Another form of bias originates in patients' predisposition to endorse symptoms because of dysphoria, negative affectivity, or readiness to attribute distress to some preferred, rather than actual, source when queried by the interviewer. For the OB+ADHD population, the idea is that some patients may have had a preference for endorsing ADHD symptoms, instead of accepting more accurate explanations for distress or lack of obesity treatment progress, e.g., failure to lose weight while being unwilling to exercise. ("I can't lose weight because I just get so distracted.")
Some forms of endorsement bias are readily seen in medical practice, for example, patients who would rather talk about somatic events than discuss their anxieties or depressed mood. Implications for the OB+ADHD population are hard to assess, since this form of bias and its effects on research of ADHD prevalence have not received comparable study, nor are there reports of the frequency of encountering this bias in clinical work with adult ADHD patients. Moreover, no special measures were taken to reduce or account for such biases during the course of diagnosing patients in the present sample, rendering it quite difficult to estimate how much and what kind of effect biases have had on the above reported prevalences of OB+ADHD. At this point, it remains an open question, suggesting additional reasons for cautious interpretation of the results given in this report.
The demographic characteristics of the sample population are worth a few comments. Notably, about 90% of the patients were women, which obviously does not reflect the general population, but may not be surprising in this context because more women than men are concerned about weight gain, and are more likely to seek medical care than male contemporaries. The patients as a group were also distinctly middle-aged, no doubt reflecting the fact that older individuals are more likely to be able to afford non-insured medical care (obesity treatment isn't covered under most policies), and the time to devote to their own needs.

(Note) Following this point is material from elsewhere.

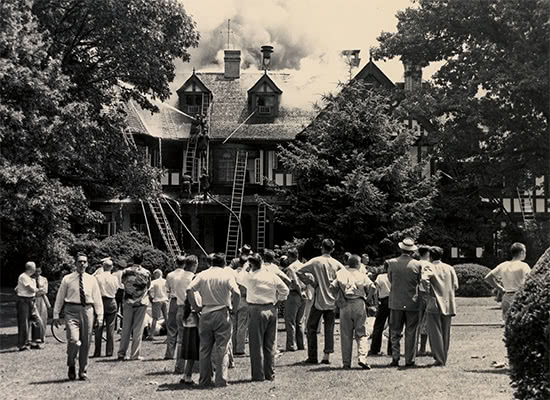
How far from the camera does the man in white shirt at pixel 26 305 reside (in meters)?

Some effects of demographic factors on diagnosis of ADHD were discussed above. Gender and age differences (e.g., younger patients or higher male to female ratio) could conceivably affect the range and intesity of ADHD symptoms that are observed, prevalence findings, and individual as well as aggregate response to obesity treatment.

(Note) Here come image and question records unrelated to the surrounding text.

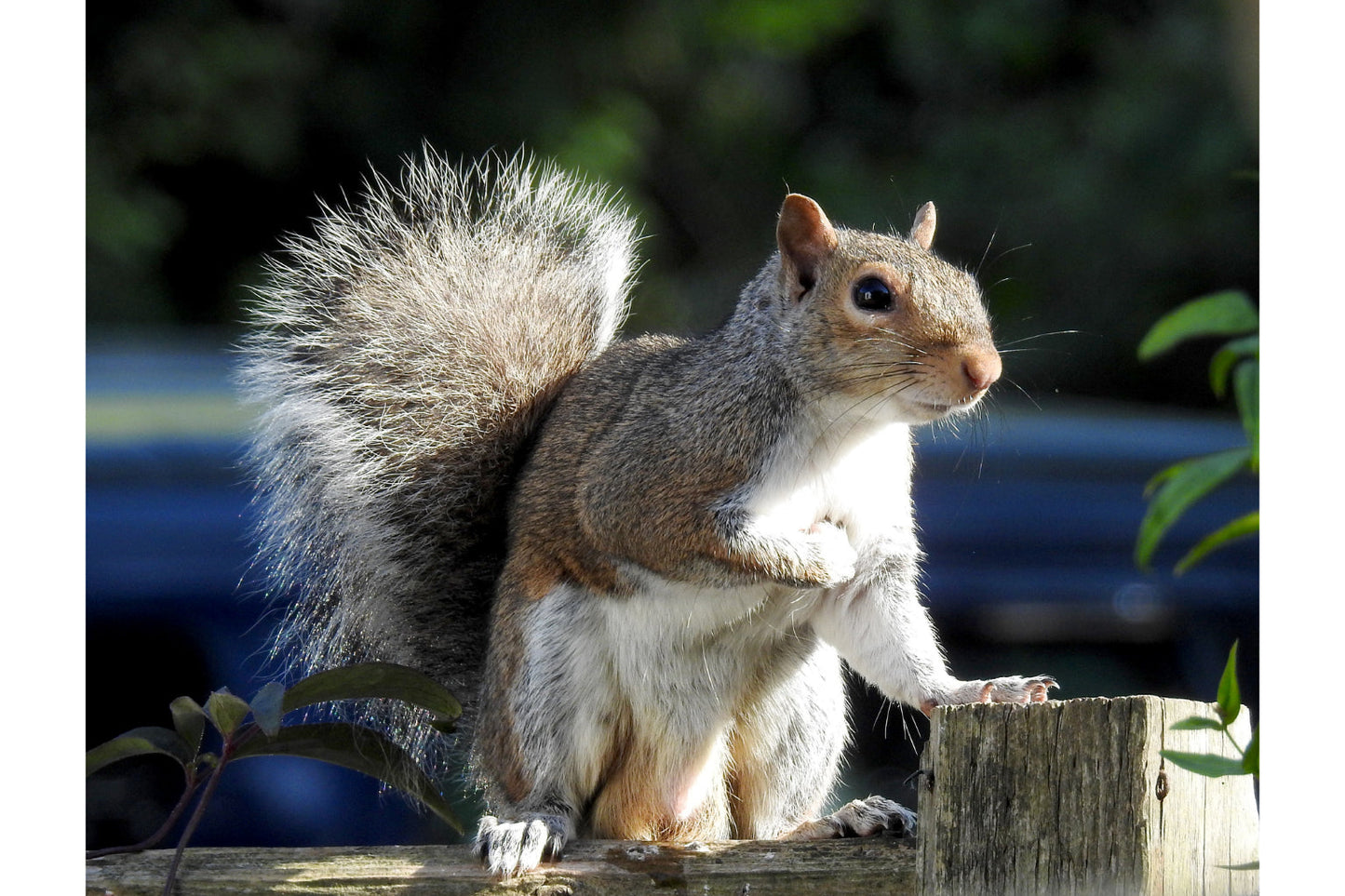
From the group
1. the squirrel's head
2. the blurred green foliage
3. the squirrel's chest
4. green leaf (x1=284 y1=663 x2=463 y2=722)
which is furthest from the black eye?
the blurred green foliage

In addition, generalizability of conclusions based on the data in this report are limited by a modest sample size, and uncertainty that the bariatric patients in the sample were truly representative of the general obese population. Results could be misleading, for example, if the sample had a disproportion of individuals with serious medical or psychiatric problems, higher weight or greater social skill deficits, even if the sample is construed to be typical of those seen in similar practices.